══ Source records
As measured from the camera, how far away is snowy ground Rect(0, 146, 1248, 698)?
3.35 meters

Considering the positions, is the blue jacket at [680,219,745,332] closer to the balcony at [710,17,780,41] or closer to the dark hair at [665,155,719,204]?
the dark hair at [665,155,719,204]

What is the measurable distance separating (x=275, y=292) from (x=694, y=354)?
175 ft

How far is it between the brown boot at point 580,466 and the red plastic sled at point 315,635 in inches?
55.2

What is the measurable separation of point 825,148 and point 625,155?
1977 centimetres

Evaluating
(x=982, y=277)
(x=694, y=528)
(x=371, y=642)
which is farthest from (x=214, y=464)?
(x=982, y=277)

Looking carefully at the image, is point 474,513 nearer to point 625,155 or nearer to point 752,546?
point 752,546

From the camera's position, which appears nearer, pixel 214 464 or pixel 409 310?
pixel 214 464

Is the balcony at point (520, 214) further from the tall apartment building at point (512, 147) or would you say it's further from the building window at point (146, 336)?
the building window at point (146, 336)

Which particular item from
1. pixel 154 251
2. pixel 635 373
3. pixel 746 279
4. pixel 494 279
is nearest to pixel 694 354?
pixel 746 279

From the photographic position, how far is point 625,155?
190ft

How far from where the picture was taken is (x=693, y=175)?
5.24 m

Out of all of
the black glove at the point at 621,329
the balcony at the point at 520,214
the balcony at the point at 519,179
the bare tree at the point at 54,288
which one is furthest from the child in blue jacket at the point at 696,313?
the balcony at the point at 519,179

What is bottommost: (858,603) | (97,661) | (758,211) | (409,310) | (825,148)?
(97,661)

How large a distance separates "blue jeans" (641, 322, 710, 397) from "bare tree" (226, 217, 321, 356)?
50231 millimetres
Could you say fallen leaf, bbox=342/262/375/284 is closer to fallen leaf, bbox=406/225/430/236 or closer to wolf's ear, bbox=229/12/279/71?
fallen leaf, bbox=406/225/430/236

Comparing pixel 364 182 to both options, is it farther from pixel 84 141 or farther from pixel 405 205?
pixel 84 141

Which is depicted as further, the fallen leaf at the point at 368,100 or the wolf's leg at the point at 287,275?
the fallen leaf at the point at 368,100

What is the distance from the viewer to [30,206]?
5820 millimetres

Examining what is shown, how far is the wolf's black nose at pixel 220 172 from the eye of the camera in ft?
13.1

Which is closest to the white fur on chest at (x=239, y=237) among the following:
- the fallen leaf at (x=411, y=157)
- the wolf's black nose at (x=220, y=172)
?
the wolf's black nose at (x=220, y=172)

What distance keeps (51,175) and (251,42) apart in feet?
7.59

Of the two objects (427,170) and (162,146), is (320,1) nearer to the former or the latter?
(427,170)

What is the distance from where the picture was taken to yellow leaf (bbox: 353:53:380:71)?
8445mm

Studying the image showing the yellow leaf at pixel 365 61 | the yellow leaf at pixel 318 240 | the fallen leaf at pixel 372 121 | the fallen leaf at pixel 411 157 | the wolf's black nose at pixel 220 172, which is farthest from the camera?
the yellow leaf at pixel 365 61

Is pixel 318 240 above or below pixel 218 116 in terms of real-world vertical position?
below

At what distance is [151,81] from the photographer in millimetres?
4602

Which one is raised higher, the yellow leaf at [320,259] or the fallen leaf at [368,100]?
════
══ Source records
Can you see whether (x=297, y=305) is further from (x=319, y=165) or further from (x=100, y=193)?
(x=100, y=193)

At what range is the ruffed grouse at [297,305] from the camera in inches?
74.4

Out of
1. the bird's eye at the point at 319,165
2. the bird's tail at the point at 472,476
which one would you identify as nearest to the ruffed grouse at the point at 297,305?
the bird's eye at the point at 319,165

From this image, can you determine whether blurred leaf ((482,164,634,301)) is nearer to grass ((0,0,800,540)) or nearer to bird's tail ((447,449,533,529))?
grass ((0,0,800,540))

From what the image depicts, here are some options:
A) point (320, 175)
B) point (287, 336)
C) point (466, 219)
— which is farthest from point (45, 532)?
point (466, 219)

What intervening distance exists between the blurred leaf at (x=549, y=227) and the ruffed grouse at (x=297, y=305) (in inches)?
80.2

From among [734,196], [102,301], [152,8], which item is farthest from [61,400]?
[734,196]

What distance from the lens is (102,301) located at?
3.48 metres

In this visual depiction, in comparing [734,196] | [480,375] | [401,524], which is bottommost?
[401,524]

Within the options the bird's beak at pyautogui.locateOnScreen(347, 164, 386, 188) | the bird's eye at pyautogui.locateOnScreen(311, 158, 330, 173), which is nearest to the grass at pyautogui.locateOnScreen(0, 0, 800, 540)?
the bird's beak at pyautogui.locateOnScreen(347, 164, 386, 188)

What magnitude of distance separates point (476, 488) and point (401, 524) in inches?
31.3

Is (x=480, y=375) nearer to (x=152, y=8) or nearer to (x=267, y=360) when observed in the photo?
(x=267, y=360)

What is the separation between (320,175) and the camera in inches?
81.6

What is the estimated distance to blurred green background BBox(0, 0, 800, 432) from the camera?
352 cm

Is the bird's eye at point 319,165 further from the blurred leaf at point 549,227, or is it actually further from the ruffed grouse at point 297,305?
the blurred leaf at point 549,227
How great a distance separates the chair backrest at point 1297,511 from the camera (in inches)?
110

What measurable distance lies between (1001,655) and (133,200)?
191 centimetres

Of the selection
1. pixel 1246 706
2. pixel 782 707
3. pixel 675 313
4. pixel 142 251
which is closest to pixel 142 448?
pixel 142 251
════
Short exercise
Switch "brown boot" to "black boot" in everything from the line containing "What is the measurable distance" down to the line containing "1977 centimetres", and write out those lines again with nothing else changed.

Output
What is the measurable distance separating (x=275, y=292) from (x=694, y=354)?
175 ft

How far is it between the black boot at point 580,466 and the red plastic sled at point 315,635 in inches?
55.2

What is the measurable separation of point 825,148 and point 625,155?
1977 centimetres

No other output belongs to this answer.